Begin DATA

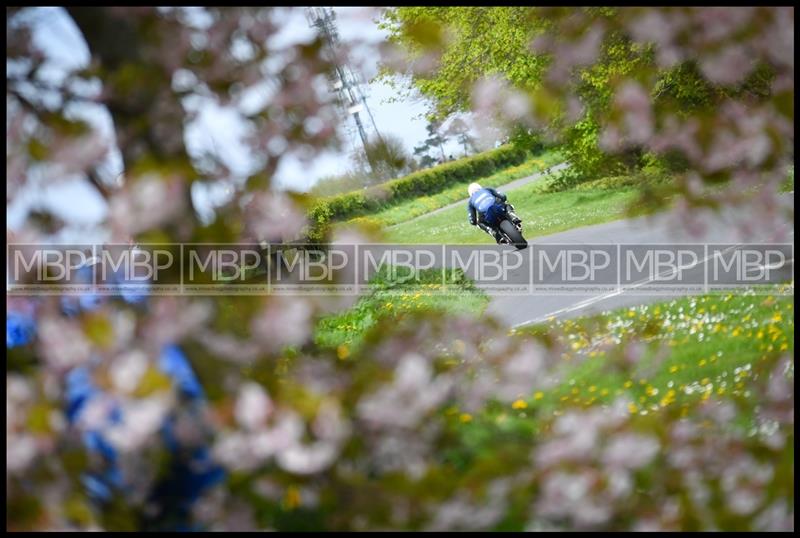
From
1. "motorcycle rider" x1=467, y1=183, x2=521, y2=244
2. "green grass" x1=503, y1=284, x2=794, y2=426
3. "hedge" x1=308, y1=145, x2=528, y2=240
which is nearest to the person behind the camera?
"green grass" x1=503, y1=284, x2=794, y2=426

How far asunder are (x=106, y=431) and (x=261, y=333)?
1.29 ft

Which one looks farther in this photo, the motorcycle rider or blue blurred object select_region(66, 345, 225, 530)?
the motorcycle rider

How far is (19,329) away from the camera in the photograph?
242 centimetres

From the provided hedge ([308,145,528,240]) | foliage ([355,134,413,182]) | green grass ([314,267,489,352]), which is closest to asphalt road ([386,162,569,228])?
hedge ([308,145,528,240])

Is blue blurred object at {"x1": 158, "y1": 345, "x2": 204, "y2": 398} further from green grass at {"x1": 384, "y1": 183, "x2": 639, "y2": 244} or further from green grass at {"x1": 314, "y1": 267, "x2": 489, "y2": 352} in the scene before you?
green grass at {"x1": 384, "y1": 183, "x2": 639, "y2": 244}

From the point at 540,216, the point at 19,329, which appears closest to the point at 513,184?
the point at 540,216

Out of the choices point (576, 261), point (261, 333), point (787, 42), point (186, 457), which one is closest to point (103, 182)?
point (261, 333)

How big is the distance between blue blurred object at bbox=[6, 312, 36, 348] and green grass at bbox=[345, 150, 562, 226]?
17.9 m

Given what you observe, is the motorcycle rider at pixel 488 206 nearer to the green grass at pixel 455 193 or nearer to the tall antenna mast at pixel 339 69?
the tall antenna mast at pixel 339 69

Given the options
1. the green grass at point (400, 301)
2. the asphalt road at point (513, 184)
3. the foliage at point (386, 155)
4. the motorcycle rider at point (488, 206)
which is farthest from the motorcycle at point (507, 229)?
the asphalt road at point (513, 184)

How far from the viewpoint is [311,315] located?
81.5 inches

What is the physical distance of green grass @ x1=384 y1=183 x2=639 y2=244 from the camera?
43.8ft

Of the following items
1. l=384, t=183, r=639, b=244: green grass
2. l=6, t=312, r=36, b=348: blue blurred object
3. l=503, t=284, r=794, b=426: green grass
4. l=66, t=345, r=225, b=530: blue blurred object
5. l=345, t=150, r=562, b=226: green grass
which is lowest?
l=503, t=284, r=794, b=426: green grass

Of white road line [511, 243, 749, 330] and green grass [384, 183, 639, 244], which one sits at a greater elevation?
green grass [384, 183, 639, 244]
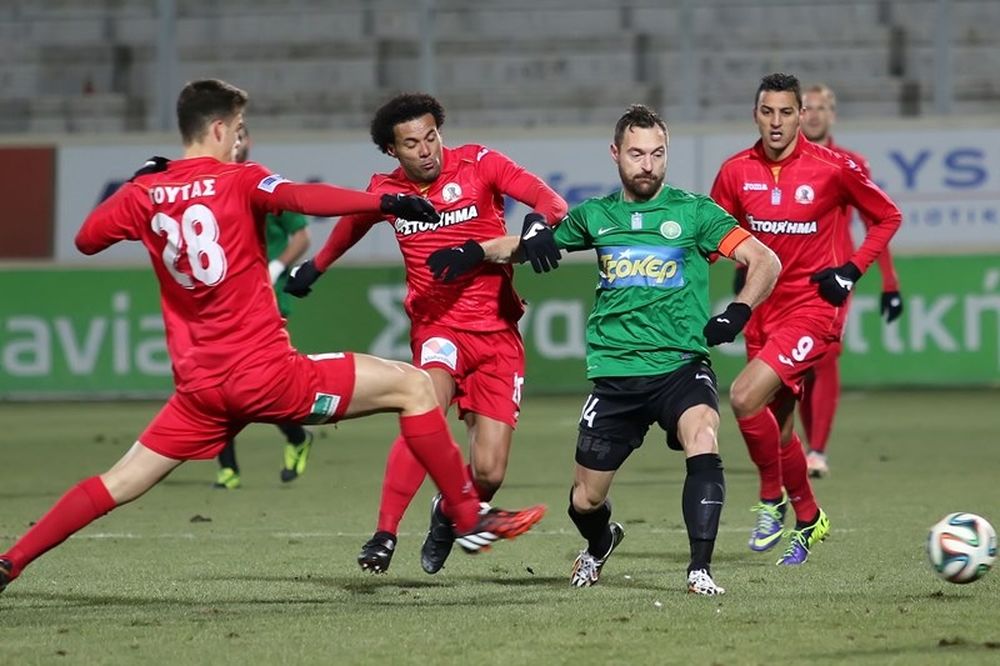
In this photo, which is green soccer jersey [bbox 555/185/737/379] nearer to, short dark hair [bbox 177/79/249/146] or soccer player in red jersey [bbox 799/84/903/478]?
short dark hair [bbox 177/79/249/146]

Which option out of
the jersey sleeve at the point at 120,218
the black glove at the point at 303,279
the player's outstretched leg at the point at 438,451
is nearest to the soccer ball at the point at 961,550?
the player's outstretched leg at the point at 438,451

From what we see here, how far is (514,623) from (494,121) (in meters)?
15.6

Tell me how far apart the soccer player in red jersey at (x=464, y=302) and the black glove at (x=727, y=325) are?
46.1 inches

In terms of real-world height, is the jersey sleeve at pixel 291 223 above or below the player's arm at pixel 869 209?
below

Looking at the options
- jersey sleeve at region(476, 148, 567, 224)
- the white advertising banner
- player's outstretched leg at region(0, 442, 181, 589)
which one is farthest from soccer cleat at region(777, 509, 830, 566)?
the white advertising banner

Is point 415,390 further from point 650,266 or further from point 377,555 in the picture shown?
point 650,266

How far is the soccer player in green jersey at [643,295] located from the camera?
678 cm

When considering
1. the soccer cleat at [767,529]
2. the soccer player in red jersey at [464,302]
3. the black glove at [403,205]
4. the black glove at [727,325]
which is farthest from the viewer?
the soccer cleat at [767,529]

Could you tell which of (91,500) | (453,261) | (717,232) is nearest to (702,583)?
(717,232)

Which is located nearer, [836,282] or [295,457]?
[836,282]

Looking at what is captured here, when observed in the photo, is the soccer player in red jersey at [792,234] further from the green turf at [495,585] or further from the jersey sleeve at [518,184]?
the jersey sleeve at [518,184]

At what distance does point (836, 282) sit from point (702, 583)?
1893 millimetres

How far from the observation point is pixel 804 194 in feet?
27.1

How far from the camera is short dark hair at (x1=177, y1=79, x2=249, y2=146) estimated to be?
6.35 m
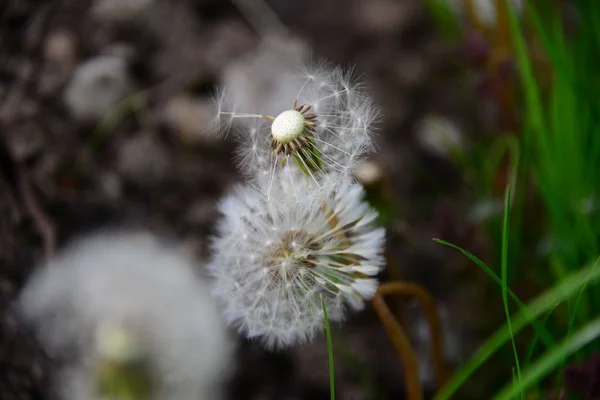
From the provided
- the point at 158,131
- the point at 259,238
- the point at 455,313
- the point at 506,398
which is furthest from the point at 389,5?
the point at 506,398

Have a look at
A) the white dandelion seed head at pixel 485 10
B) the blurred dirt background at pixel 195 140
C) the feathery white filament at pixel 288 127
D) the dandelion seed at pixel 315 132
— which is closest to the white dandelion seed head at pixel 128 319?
the blurred dirt background at pixel 195 140

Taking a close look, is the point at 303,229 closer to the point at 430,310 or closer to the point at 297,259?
the point at 297,259

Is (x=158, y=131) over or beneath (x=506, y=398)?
over

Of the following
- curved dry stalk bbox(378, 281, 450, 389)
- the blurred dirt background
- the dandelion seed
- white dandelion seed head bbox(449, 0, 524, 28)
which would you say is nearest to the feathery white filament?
the dandelion seed

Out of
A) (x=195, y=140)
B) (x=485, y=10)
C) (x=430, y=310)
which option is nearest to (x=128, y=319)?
(x=195, y=140)

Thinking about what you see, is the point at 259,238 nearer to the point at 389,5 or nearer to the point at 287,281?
the point at 287,281

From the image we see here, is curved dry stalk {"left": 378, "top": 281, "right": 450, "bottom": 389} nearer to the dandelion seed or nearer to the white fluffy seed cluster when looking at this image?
the white fluffy seed cluster
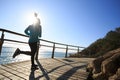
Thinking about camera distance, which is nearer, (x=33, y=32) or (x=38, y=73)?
(x=38, y=73)

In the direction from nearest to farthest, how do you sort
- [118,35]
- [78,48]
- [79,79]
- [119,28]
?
[79,79] → [78,48] → [118,35] → [119,28]

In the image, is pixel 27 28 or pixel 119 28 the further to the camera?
pixel 119 28

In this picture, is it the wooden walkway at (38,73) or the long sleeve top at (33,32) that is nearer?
the wooden walkway at (38,73)

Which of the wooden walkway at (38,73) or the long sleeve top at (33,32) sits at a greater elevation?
the long sleeve top at (33,32)

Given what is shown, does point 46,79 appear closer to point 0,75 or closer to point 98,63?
point 0,75

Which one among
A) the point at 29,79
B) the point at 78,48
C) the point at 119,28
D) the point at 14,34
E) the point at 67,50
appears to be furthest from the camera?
the point at 119,28

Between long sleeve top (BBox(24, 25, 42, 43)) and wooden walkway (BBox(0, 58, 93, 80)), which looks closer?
wooden walkway (BBox(0, 58, 93, 80))

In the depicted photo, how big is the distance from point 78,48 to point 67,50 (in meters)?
3.41

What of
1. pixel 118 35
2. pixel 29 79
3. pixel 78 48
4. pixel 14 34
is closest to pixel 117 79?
pixel 29 79

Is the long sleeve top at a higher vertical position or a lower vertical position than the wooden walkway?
higher

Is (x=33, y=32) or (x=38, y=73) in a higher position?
(x=33, y=32)

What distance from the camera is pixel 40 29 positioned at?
22.2ft

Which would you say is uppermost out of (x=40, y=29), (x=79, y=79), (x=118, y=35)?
(x=118, y=35)

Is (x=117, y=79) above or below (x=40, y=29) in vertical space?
below
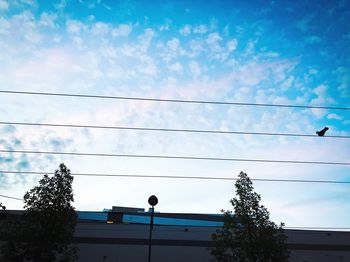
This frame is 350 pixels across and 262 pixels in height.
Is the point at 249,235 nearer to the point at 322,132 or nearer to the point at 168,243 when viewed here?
the point at 322,132

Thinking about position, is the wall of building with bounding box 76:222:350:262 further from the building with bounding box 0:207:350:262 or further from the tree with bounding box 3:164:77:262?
the tree with bounding box 3:164:77:262

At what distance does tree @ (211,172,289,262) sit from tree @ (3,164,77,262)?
10650mm

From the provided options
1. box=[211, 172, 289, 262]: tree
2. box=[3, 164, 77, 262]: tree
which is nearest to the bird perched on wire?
box=[211, 172, 289, 262]: tree

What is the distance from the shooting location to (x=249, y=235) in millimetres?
18094

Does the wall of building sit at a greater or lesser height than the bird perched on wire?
lesser

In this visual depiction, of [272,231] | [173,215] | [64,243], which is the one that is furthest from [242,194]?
[173,215]

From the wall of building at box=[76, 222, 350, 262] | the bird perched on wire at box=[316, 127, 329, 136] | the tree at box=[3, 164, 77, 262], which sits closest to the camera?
the bird perched on wire at box=[316, 127, 329, 136]

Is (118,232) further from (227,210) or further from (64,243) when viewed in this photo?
(227,210)

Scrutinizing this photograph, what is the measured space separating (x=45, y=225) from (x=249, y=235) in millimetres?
14015

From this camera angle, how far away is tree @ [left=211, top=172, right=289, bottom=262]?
17.4 metres

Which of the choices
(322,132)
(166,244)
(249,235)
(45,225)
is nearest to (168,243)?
(166,244)

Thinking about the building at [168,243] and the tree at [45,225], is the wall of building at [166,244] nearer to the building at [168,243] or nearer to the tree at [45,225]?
the building at [168,243]

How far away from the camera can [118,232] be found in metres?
27.2

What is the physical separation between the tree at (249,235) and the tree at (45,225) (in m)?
10.7
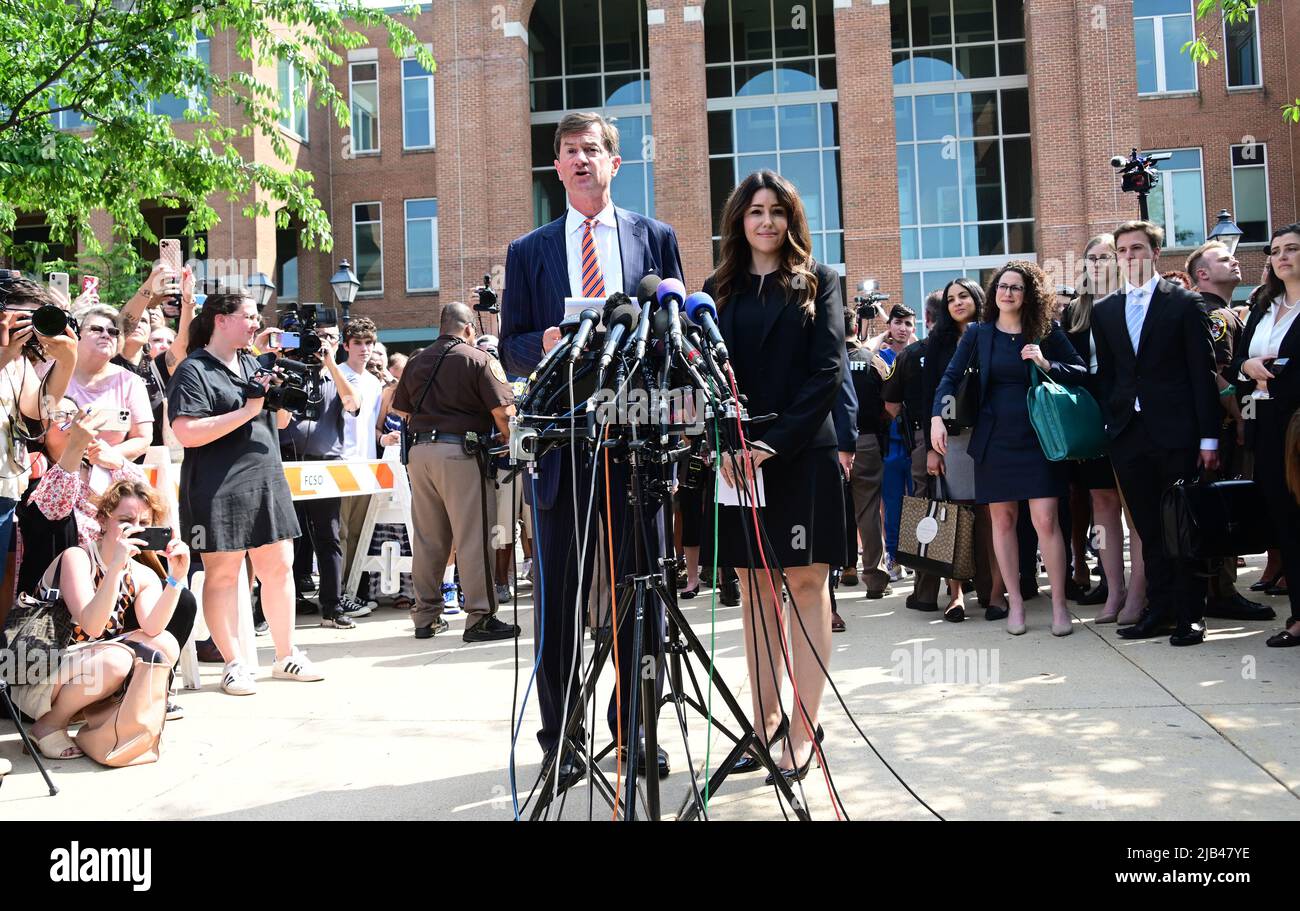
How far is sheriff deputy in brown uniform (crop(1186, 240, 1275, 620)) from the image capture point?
6906mm

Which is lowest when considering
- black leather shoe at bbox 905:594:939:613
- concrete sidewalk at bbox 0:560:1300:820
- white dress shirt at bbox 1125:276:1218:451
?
concrete sidewalk at bbox 0:560:1300:820

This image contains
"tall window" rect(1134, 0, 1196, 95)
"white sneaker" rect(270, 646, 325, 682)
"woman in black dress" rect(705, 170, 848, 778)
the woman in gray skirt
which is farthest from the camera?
"tall window" rect(1134, 0, 1196, 95)

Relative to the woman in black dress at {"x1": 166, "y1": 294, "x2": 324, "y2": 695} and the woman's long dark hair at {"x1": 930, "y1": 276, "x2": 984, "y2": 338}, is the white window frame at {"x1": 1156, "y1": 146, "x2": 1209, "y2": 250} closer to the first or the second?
the woman's long dark hair at {"x1": 930, "y1": 276, "x2": 984, "y2": 338}

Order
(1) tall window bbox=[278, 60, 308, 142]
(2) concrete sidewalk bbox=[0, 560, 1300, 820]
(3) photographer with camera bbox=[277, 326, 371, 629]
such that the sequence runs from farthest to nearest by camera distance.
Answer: (1) tall window bbox=[278, 60, 308, 142] < (3) photographer with camera bbox=[277, 326, 371, 629] < (2) concrete sidewalk bbox=[0, 560, 1300, 820]

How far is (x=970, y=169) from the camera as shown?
91.1ft

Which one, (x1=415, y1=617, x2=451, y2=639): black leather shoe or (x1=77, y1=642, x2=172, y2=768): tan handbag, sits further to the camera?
(x1=415, y1=617, x2=451, y2=639): black leather shoe

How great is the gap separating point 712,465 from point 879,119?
83.4ft

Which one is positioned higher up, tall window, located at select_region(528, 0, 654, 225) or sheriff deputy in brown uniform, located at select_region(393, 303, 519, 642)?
tall window, located at select_region(528, 0, 654, 225)

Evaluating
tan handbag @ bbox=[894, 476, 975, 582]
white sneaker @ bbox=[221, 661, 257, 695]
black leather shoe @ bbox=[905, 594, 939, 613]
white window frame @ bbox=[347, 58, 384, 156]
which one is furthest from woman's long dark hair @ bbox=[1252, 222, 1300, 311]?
white window frame @ bbox=[347, 58, 384, 156]

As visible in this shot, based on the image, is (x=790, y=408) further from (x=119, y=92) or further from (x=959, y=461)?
(x=119, y=92)

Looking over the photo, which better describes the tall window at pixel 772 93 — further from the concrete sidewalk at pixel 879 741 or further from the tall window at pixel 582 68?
the concrete sidewalk at pixel 879 741

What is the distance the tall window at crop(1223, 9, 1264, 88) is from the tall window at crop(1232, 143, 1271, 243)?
181cm

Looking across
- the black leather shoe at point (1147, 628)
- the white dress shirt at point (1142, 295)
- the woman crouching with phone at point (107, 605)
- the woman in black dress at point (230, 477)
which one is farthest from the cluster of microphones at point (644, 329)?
the black leather shoe at point (1147, 628)
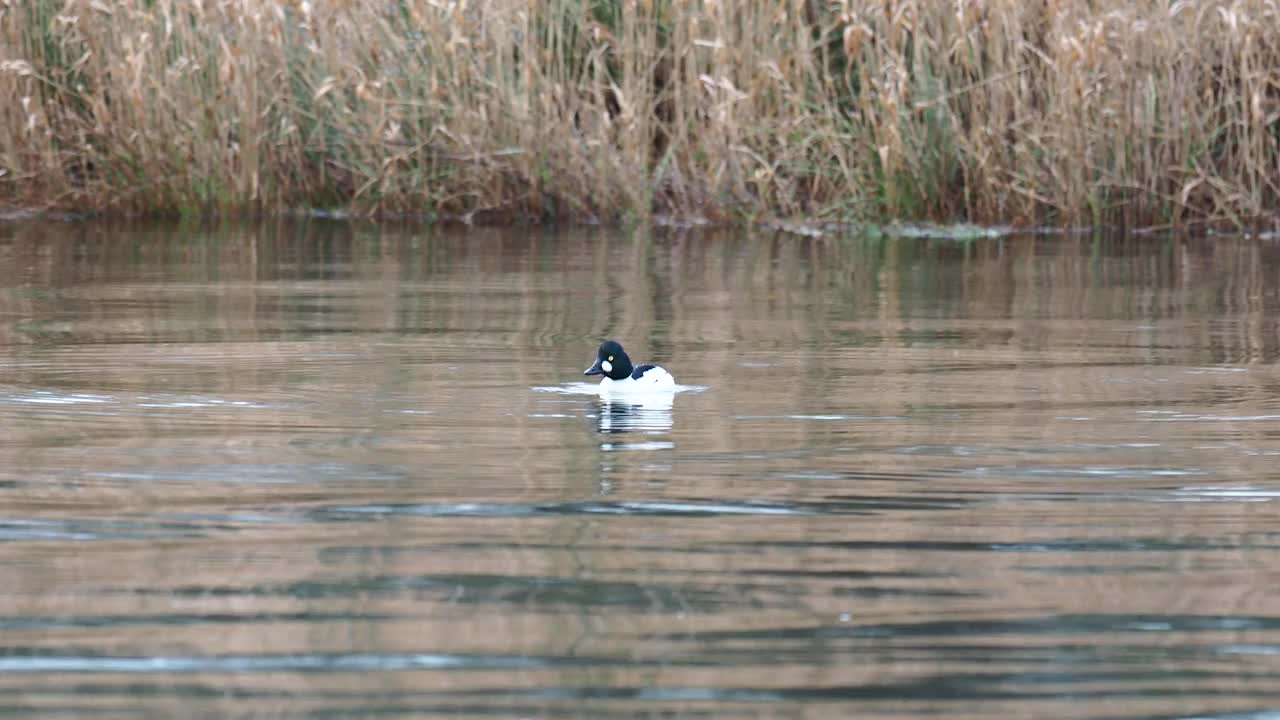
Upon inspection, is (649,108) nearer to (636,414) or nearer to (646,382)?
(646,382)

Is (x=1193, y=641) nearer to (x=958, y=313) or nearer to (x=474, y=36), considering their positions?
(x=958, y=313)

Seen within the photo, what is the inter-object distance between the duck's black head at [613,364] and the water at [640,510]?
0.19 metres

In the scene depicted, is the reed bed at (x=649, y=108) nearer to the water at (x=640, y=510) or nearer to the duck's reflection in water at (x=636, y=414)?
the water at (x=640, y=510)

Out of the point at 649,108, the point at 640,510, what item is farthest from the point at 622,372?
the point at 649,108

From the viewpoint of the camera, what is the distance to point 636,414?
6184 millimetres

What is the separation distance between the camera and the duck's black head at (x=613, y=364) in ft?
21.5

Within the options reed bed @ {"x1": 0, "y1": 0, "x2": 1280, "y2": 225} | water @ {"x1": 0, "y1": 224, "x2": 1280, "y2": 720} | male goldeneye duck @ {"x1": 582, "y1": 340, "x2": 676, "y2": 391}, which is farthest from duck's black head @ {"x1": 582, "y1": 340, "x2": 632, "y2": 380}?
reed bed @ {"x1": 0, "y1": 0, "x2": 1280, "y2": 225}

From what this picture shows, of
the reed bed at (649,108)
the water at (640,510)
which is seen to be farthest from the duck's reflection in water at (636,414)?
the reed bed at (649,108)

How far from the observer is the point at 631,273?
10953 millimetres

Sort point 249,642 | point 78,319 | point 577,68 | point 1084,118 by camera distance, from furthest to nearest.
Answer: point 577,68 → point 1084,118 → point 78,319 → point 249,642

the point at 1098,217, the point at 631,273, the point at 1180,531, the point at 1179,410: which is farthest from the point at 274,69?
the point at 1180,531

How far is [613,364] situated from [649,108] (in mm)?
7240

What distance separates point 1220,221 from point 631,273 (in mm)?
4222

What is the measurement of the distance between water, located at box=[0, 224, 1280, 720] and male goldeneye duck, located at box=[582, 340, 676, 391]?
83 mm
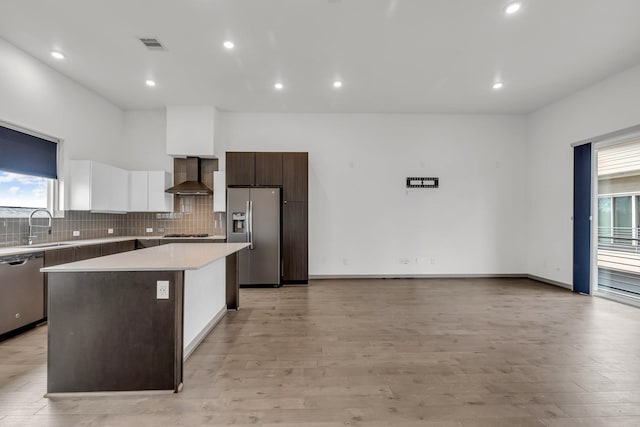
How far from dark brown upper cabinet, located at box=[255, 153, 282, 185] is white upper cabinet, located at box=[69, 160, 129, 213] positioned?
7.73 ft

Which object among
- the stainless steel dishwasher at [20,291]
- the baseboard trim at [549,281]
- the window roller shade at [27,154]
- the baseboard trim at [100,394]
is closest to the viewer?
the baseboard trim at [100,394]

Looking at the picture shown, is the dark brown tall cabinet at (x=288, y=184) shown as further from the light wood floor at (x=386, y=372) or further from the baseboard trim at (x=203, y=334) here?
the baseboard trim at (x=203, y=334)

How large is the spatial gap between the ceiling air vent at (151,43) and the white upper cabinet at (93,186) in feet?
6.84

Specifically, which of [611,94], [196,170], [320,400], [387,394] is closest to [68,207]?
[196,170]

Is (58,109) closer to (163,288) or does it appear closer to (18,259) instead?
(18,259)

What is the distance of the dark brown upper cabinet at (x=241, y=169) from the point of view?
201 inches

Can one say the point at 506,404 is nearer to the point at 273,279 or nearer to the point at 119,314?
the point at 119,314

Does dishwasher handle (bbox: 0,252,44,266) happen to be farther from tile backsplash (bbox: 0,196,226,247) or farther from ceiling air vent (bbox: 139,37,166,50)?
ceiling air vent (bbox: 139,37,166,50)

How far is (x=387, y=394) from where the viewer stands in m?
2.00

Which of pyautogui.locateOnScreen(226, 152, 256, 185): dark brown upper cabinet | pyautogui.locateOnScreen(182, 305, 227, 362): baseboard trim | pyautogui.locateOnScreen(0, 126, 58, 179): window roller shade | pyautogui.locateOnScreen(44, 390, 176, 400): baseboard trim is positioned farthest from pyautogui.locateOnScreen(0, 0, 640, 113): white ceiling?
pyautogui.locateOnScreen(44, 390, 176, 400): baseboard trim

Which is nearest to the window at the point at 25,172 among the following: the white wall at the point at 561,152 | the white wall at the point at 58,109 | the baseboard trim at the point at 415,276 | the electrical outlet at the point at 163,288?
the white wall at the point at 58,109

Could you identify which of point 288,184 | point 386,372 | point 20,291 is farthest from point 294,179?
point 20,291

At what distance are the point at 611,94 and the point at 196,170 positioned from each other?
6.75m

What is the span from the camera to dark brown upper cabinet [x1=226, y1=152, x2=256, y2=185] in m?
5.11
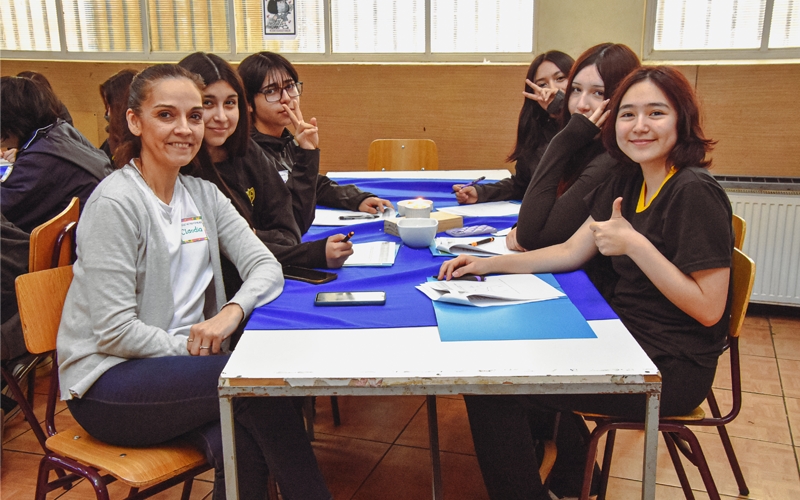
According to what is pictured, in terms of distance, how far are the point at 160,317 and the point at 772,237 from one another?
10.5 ft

End DATA

Arrange the lines of the material above as a numbered list, starting at the line containing "From the viewpoint of" and ending at the line containing "Answer: point 577,68". Omit blank lines.

## FINISHED ANSWER
1. From the viewpoint of the camera, what is the distance to point 636,414?
2. 6184 millimetres
3. What is the separation distance between the camera and the duck's black head at (x=613, y=364) in ft?
4. 21.5
5. Within the options reed bed @ {"x1": 0, "y1": 0, "x2": 1280, "y2": 225} | water @ {"x1": 0, "y1": 224, "x2": 1280, "y2": 720} | male goldeneye duck @ {"x1": 582, "y1": 340, "x2": 676, "y2": 391}, which is farthest from duck's black head @ {"x1": 582, "y1": 340, "x2": 632, "y2": 380}?
6. reed bed @ {"x1": 0, "y1": 0, "x2": 1280, "y2": 225}
7. From what this picture shows, of
8. the reed bed at (649,108)
9. the water at (640,510)
10. which is seen to be farthest from the duck's reflection in water at (636,414)?
11. the reed bed at (649,108)
12. How far from the observer is the point at 631,273?
13. 10953 millimetres
14. Sort point 249,642 | point 78,319 | point 577,68 | point 1084,118 by camera distance, from furthest to nearest.
15. Answer: point 577,68 → point 1084,118 → point 78,319 → point 249,642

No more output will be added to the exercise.